From early in the Covid pandemic, Gov. Ron DeSantis opposed the narrative of the Covid fearmongers, from vaccine and mask mandates to lockdowns. For quickly moving to reopen the Sunshine State, allowing in-person learning and normal social activity, corporate media painted DeSantis as a villain. But by February 2021, roughly a year into the Covid crisis, his state’s death rate was half that of locked-down New York, the state that forced nursing homes to house Covid-infected patients.


DeSantis also stood up to the vaccine tyrants. By executive order and then by signing legislation, DeSantis banned Covid vaccine “passports” in Florida. He also pushed back on efforts to give the Covid jab to healthy babies and children. “The White House is bragging that we’re the only country that is trying to do mRNA shots for infants,” the governor said during a press conference earlier this year.

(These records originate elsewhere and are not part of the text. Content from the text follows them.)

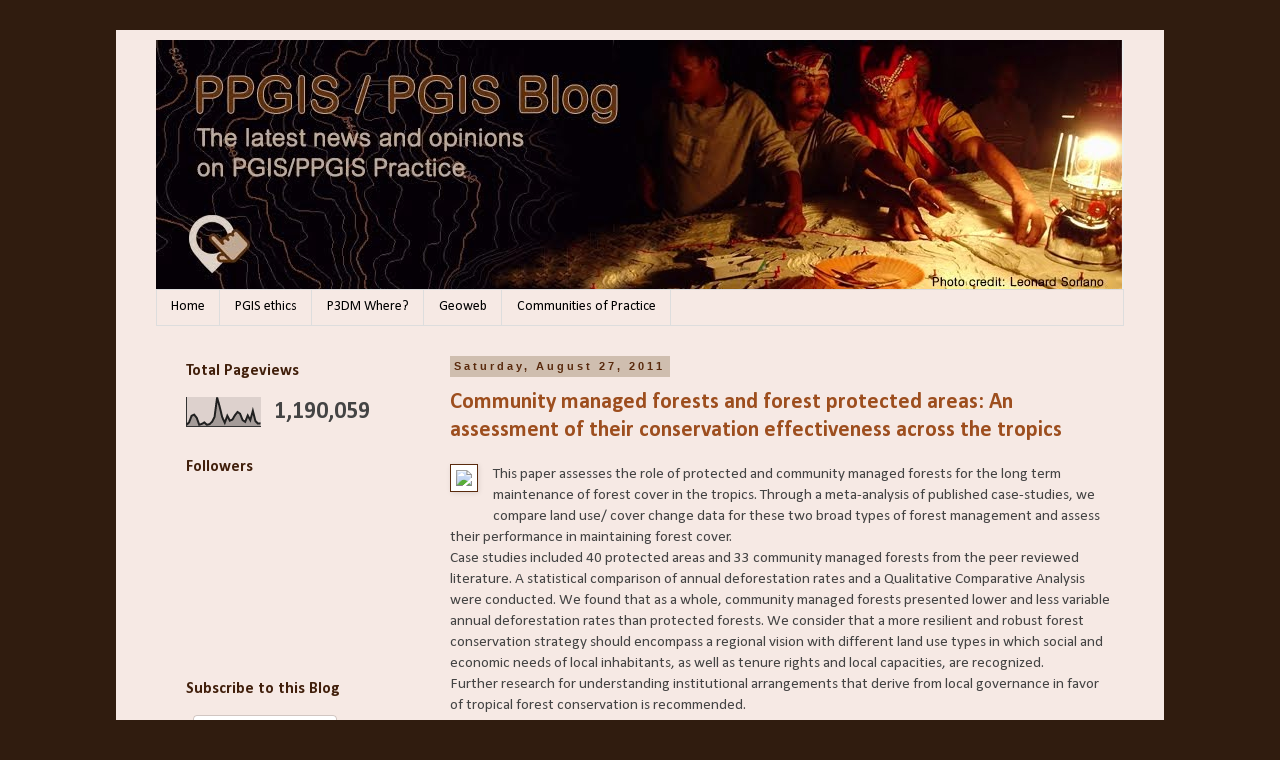

--- FILE ---
content_type: text/html; charset=UTF-8
request_url: https://participatorygis.blogspot.com/b/stats?style=BLACK_TRANSPARENT&timeRange=ALL_TIME&token=APq4FmCiRmK22fSp8P2GORPWFn-pXP-rcEOp4rmRk0fFfriSkIfD4uVCRR8R9EdJxxqbiSl9jJrExpdRGaZGaTjaAqDCQi9MUw
body_size: -10
content:
{"total":1190059,"sparklineOptions":{"backgroundColor":{"fillOpacity":0.1,"fill":"#000000"},"series":[{"areaOpacity":0.3,"color":"#202020"}]},"sparklineData":[[0,6],[1,14],[2,37],[3,41],[4,30],[5,6],[6,9],[7,14],[8,6],[9,8],[10,16],[11,33],[12,100],[13,68],[14,32],[15,13],[16,37],[17,20],[18,24],[19,39],[20,50],[21,44],[22,22],[23,16],[24,38],[25,22],[26,54],[27,19],[28,10],[29,11]],"nextTickMs":3600000}

--- FILE ---
content_type: text/html; charset=utf-8
request_url: https://www.google.com/recaptcha/api2/aframe
body_size: 266
content:
<!DOCTYPE HTML><html><head><meta http-equiv="content-type" content="text/html; charset=UTF-8"></head><body><script nonce="deJLdODrOzNjgCSIbMPbew">/** Anti-fraud and anti-abuse applications only. See google.com/recaptcha */ try{var clients={'sodar':'https://pagead2.googlesyndication.com/pagead/sodar?'};window.addEventListener("message",function(a){try{if(a.source===window.parent){var b=JSON.parse(a.data);var c=clients[b['id']];if(c){var d=document.createElement('img');d.src=c+b['params']+'&rc='+(localStorage.getItem("rc::a")?sessionStorage.getItem("rc::b"):"");window.document.body.appendChild(d);sessionStorage.setItem("rc::e",parseInt(sessionStorage.getItem("rc::e")||0)+1);localStorage.setItem("rc::h",'1769459648581');}}}catch(b){}});window.parent.postMessage("_grecaptcha_ready", "*");}catch(b){}</script></body></html>

--- FILE ---
content_type: text/plain
request_url: https://www.google-analytics.com/j/collect?v=1&_v=j102&a=199641057&t=pageview&_s=1&dl=https%3A%2F%2Fparticipatorygis.blogspot.com%2F2011%2F08%2F&ul=en-us%40posix&dt=PPgis.net%20Blog%3A%20August%202011&sr=1280x720&vp=1280x720&_u=IEBAAEABAAAAACAAI~&jid=1092937864&gjid=2092868460&cid=2104497923.1769459644&tid=UA-712025-9&_gid=117222230.1769459644&_r=1&_slc=1&z=1355489569
body_size: -455
content:
2,cG-GW9TVXVQW9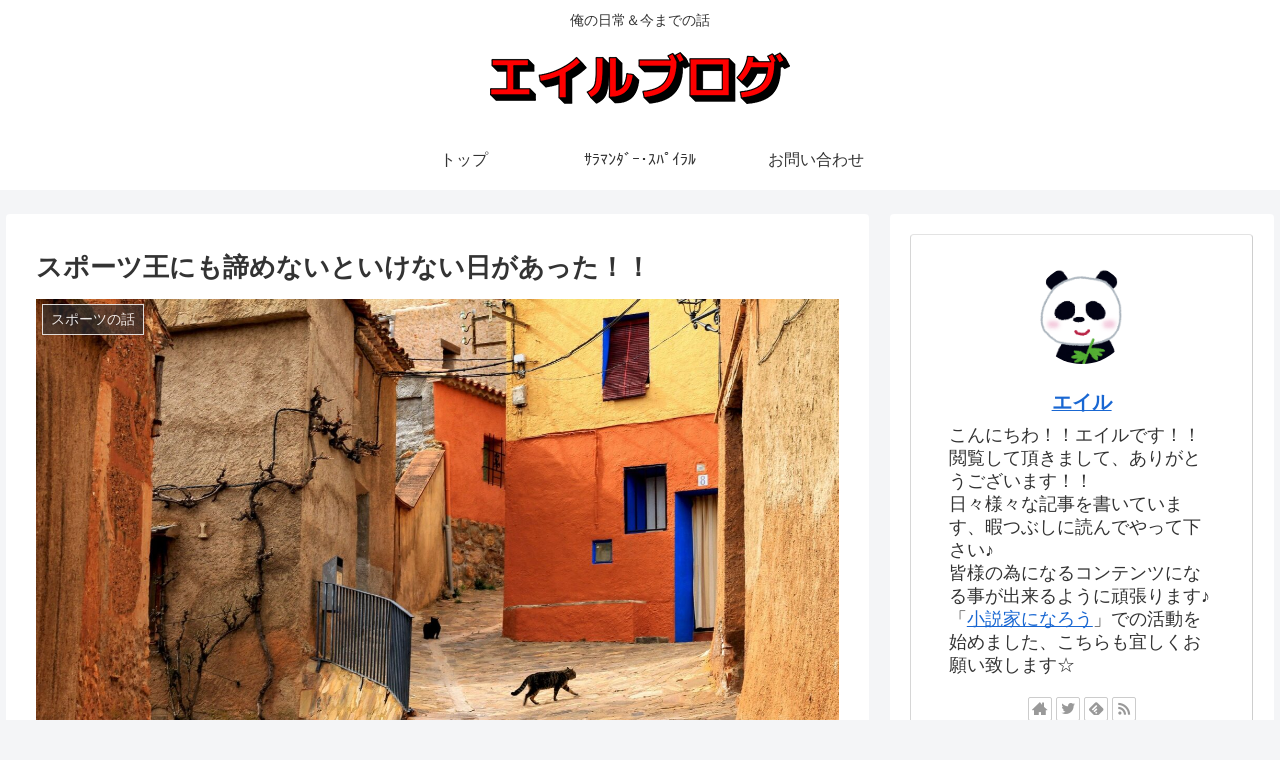

--- FILE ---
content_type: text/html; charset=utf-8
request_url: https://www.google.com/recaptcha/api2/aframe
body_size: 268
content:
<!DOCTYPE HTML><html><head><meta http-equiv="content-type" content="text/html; charset=UTF-8"></head><body><script nonce="kykkqnSkrRx5sWS_tMFI6A">/** Anti-fraud and anti-abuse applications only. See google.com/recaptcha */ try{var clients={'sodar':'https://pagead2.googlesyndication.com/pagead/sodar?'};window.addEventListener("message",function(a){try{if(a.source===window.parent){var b=JSON.parse(a.data);var c=clients[b['id']];if(c){var d=document.createElement('img');d.src=c+b['params']+'&rc='+(localStorage.getItem("rc::a")?sessionStorage.getItem("rc::b"):"");window.document.body.appendChild(d);sessionStorage.setItem("rc::e",parseInt(sessionStorage.getItem("rc::e")||0)+1);localStorage.setItem("rc::h",'1768841402920');}}}catch(b){}});window.parent.postMessage("_grecaptcha_ready", "*");}catch(b){}</script></body></html>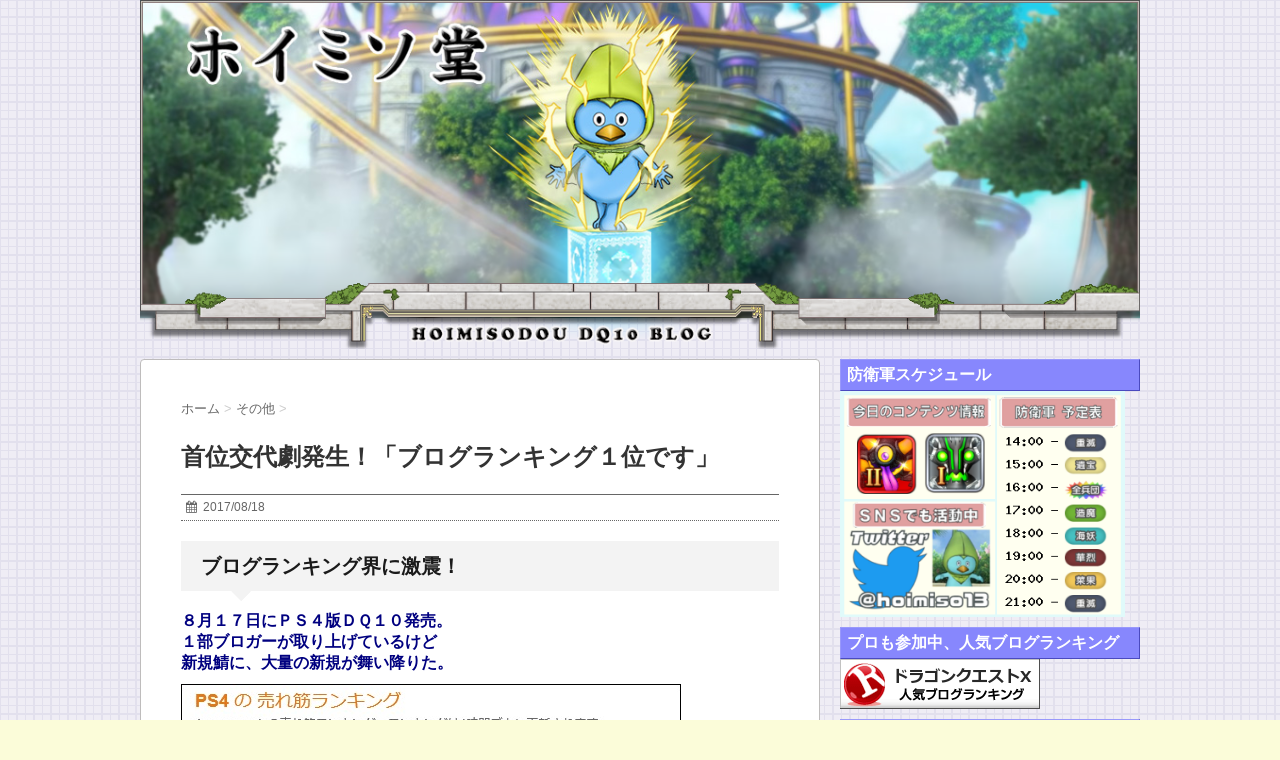

--- FILE ---
content_type: text/html; charset=utf-8
request_url: https://www.google.com/recaptcha/api2/aframe
body_size: 266
content:
<!DOCTYPE HTML><html><head><meta http-equiv="content-type" content="text/html; charset=UTF-8"></head><body><script nonce="NNFvZwQOMbS5Sind3f4N5g">/** Anti-fraud and anti-abuse applications only. See google.com/recaptcha */ try{var clients={'sodar':'https://pagead2.googlesyndication.com/pagead/sodar?'};window.addEventListener("message",function(a){try{if(a.source===window.parent){var b=JSON.parse(a.data);var c=clients[b['id']];if(c){var d=document.createElement('img');d.src=c+b['params']+'&rc='+(localStorage.getItem("rc::a")?sessionStorage.getItem("rc::b"):"");window.document.body.appendChild(d);sessionStorage.setItem("rc::e",parseInt(sessionStorage.getItem("rc::e")||0)+1);localStorage.setItem("rc::h",'1768627596778');}}}catch(b){}});window.parent.postMessage("_grecaptcha_ready", "*");}catch(b){}</script></body></html>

“There’s nothing wrong with being the lone ranger if you’re right, but the other countries in Europe that are going a different direction, similar to the direction Florida’s gone, they have been right on Covid way more than [Dr. Anthony] Fauci and his crew have been throughout this whole thing,” DeSantis explained. His courageous actions and stance on individual freedom were well received by Floridians, who reelected him in a landslide on Tuesday.


Gov. Kristi Noem


Gov. Kristi Noem of South Dakota famously kept her state open during all of the Covid hysteria, and banned government entities from requiring vaccine documentation (though she earned criticism when she stopped short of enabling her state legislature to pass a ban on vaccine requirements from private businesses). In addition, Noem vowed to take “every action available” to fight a federal vaccine mandate, and South Dakota joined the lawsuit led by A.G. Schmitt to stop the mandate.


The South Dakota governor was reelected handily and holds a 57 percent approval rating.